Thursday, July 12, 2018

TESS Update: The Spacecraft's Search for New Alien Worlds Should Begin by Month's End...

An artist's concept of NASA's TESS satellite searching for exoplanets in deep space.
NASA GSFC

NASA’s TESS Spacecraft Continues Testing Prior to First Observations (News Release - July 11)

After a successful launch on April 18, 2018, NASA’s newest planet hunter, the Transiting Exoplanet Survey Satellite, is currently undergoing a series of commissioning tests before it begins searching for planets. The TESS team has reported that the spacecraft and cameras are in good health, and the spacecraft has successfully reached its final science orbit. The team continues to conduct tests in order to optimize spacecraft performance with a goal of beginning science at the end of July.

Every new mission goes through a commissioning period of testing and adjustments before beginning science operations. This serves to test how the spacecraft and its instruments are performing and determines whether any changes need to be made before the mission starts observations.
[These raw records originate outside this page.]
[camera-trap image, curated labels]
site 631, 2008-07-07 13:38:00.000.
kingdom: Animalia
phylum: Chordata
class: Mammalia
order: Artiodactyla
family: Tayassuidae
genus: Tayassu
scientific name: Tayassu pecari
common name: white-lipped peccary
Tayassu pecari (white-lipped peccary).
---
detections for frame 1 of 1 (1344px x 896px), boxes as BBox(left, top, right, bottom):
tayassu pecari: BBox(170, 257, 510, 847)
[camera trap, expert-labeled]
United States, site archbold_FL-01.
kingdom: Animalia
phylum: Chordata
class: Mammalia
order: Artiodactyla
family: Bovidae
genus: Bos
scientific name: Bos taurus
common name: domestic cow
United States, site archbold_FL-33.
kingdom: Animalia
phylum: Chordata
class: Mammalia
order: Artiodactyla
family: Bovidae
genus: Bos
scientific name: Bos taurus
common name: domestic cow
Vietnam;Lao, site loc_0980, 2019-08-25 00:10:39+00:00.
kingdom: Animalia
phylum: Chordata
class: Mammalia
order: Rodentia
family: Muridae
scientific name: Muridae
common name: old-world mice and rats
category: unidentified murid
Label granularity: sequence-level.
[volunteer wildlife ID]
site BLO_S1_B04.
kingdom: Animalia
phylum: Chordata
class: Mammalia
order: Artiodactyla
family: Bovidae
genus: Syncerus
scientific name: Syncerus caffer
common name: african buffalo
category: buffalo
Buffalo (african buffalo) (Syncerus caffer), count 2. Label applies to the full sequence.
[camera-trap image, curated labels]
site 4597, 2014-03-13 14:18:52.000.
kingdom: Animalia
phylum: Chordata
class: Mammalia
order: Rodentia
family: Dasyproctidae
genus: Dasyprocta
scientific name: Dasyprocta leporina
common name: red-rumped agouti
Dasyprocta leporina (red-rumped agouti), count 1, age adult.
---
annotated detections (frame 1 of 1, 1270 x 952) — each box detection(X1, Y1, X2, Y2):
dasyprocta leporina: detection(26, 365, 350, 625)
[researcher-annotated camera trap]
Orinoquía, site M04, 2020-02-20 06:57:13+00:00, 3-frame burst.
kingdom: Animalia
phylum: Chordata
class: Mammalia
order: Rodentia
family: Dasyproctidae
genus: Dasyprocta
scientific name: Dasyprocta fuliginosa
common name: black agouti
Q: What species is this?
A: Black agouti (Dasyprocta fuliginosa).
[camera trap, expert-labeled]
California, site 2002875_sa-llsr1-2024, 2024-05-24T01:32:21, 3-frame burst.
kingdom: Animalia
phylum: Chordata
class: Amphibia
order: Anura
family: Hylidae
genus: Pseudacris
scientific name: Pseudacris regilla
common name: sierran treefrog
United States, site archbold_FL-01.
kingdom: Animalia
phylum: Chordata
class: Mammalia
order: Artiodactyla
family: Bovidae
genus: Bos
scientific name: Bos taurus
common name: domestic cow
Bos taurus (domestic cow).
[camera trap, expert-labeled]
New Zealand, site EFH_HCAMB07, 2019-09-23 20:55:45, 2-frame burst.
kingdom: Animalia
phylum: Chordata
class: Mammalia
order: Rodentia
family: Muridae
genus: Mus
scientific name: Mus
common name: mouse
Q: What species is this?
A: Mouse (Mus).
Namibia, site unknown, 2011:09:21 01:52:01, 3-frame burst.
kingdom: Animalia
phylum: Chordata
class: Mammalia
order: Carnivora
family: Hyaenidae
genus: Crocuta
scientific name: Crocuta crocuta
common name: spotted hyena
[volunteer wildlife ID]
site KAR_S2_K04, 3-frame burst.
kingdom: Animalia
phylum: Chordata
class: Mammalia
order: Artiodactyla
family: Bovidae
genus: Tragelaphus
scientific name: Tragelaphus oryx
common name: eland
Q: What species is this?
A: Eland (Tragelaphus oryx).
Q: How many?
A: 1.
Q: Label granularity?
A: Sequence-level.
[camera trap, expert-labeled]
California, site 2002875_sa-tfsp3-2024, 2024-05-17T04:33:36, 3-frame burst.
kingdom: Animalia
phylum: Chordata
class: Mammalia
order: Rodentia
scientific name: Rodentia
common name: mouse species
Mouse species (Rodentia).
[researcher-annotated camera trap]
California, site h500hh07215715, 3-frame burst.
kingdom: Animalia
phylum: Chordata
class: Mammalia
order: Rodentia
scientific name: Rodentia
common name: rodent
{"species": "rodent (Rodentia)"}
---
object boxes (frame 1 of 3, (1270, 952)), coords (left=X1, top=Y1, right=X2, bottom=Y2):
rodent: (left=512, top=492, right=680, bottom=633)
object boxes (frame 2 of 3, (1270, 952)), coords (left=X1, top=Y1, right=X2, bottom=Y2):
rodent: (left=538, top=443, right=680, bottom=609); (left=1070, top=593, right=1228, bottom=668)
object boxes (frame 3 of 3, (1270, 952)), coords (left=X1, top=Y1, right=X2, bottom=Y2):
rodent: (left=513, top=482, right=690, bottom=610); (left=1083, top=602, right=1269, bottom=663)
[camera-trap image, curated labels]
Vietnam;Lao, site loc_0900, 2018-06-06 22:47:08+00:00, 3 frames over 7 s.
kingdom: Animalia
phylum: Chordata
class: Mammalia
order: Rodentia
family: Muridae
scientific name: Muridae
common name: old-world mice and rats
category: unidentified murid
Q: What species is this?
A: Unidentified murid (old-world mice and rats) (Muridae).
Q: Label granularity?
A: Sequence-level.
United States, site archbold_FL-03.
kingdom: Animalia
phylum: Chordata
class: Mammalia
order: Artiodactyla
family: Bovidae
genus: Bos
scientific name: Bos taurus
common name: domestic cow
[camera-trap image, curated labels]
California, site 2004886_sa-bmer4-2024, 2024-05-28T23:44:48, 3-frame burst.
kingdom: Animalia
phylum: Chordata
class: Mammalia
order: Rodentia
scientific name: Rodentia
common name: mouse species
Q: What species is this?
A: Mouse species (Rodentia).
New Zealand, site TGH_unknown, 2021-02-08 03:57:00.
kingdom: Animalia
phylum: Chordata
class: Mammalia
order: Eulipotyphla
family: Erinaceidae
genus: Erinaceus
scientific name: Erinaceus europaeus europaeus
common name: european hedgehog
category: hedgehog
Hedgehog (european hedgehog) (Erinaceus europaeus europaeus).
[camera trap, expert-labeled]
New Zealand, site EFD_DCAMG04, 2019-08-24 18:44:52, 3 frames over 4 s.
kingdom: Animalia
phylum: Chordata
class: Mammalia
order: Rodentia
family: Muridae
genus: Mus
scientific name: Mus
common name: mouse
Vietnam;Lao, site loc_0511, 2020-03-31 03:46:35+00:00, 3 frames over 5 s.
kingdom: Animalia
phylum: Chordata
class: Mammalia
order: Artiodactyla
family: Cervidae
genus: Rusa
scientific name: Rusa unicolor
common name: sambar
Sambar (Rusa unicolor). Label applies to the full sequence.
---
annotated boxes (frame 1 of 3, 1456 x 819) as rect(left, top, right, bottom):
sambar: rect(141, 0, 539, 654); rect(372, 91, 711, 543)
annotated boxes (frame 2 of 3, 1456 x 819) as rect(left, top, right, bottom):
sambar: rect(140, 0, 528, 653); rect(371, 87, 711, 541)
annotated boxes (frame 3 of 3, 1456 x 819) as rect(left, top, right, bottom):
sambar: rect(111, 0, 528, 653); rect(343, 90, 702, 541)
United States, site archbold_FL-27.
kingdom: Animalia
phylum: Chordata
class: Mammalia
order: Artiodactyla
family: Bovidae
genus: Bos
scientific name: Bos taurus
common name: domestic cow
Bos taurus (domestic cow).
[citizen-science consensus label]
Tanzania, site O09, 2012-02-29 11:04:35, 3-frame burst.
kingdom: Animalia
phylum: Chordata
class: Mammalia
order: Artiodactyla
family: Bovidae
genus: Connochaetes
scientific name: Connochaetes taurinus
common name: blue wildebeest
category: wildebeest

TESS is a NASA Astrophysics Explorer mission led and operated by MIT in Cambridge, Massachusetts, and managed by NASA’s Goddard Space Flight Center in Greenbelt, Maryland. Dr. George Ricker of MIT’s Kavli Institute for Astrophysics and Space Research serves as principal investigator for the mission. Additional partners include Northrop Grumman, based in Falls Church, Virginia; NASA’s Ames Research Center in California’s Silicon Valley; the Harvard-Smithsonian Center for Astrophysics in Cambridge, Massachusetts; MIT’s Lincoln Laboratory in Lexington, Massachusetts; and the Space Telescope Science Institute in Baltimore. More than a dozen universities, research institutes and observatories worldwide are participants in the mission.